In the absence of a framework with which to establish risk-based priorities for interventions, other criteria must be implemented. The first line of defense should be composed of relatively simple and inexpensive interventions that reduce the exposure of susceptible humans to environmental pathogens. These interventions should be consistent with the ecology of the organisms. Uncomplicated, proactive approaches are often much more effective than interventions that involve monitoring and response. For example, the prevalence of L. pneumoniae could be effectively reduced in many water systems by initiating a heating routine, a much simpler approach than water sampling, analysis, and treatment. If such straightforward methods fail to sufficiently protect human health, then the next set of interventions should be aimed toward reducing existing practices that encourage the proliferation of pathogens or encourage contact with the pathogens. For example, in certain cases agricultural practices could be altered to prevent the growth or spread of pathogens to nearby residents or consumers. Alternatively, susceptible people could be encouraged to modify their behaviors and daily routines during times in which these agricultural practices are going on.

Once an intervention is devised and ready for implementation, surveillance needs to be carried out to determine the burden of disease before and after execution of the new measures.

Controlling Exposure

Controlling exposure to environmental pathogens can reduce infections under some conditions, and it may be the only line of defense available against pathogens such as viruses that do not lend themselves to antimicrobial therapy. However, the full consequences of exposure controls are not currently known and are impossible to predict.
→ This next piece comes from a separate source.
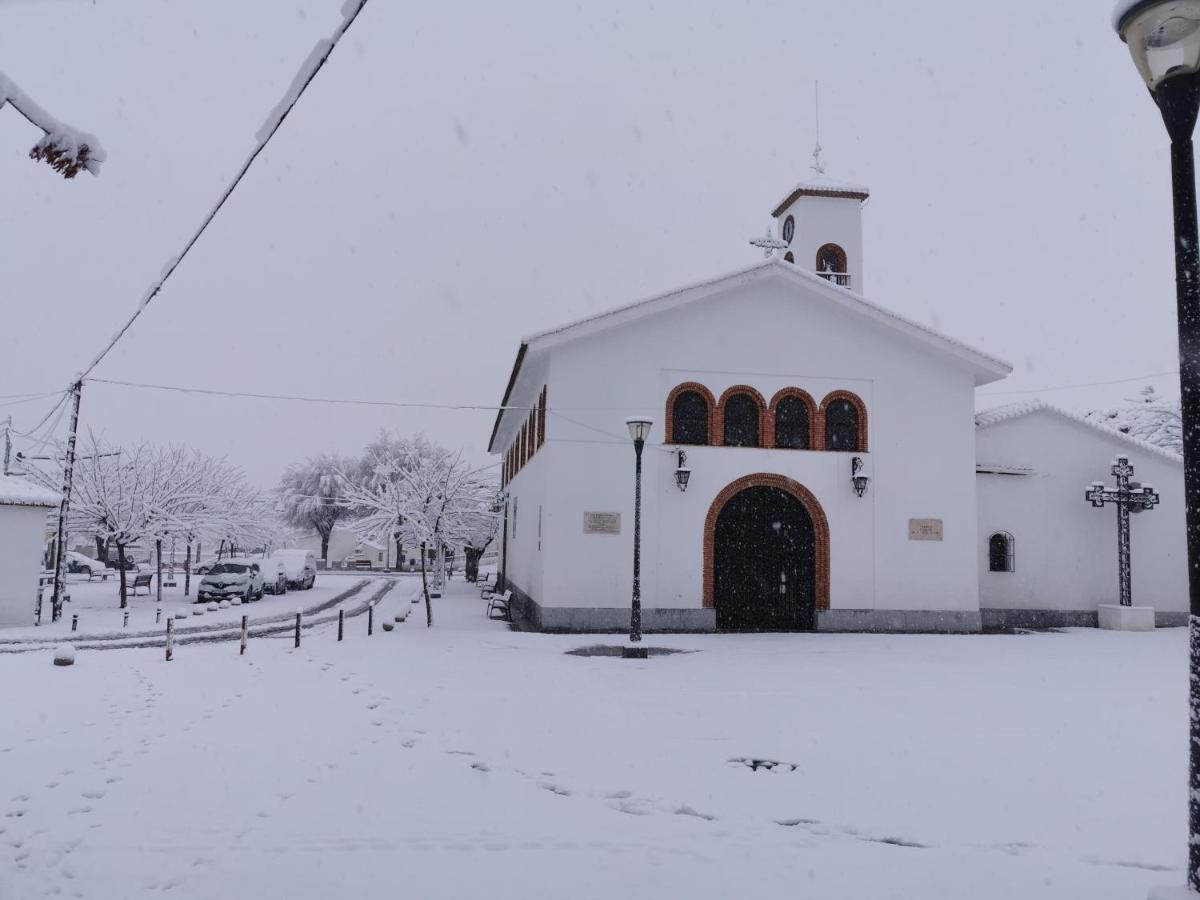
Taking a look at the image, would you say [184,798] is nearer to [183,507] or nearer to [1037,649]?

For example, natural exposure to environmental mycobacteria, some of which cause disease in susceptible people, is thought to impact the immune systems of susceptible and non-susceptible people alike. It is possible that such exposure confers some level of resistance to infection by the related professional human pathogen, Mycobacterium tuberculosis. Thus, wholesale exclusion of such organisms from human exposure could have favorable or unfavorable consequences on human health. More study is needed to adequately describe human responses to environmental microorganisms and their products, like endotoxins. Human responses such as immunity development and tolerance, the acquisition of specific and heterologous immunity, and the development of hypersensitivity and autoimmunity all need to be more fully characterized.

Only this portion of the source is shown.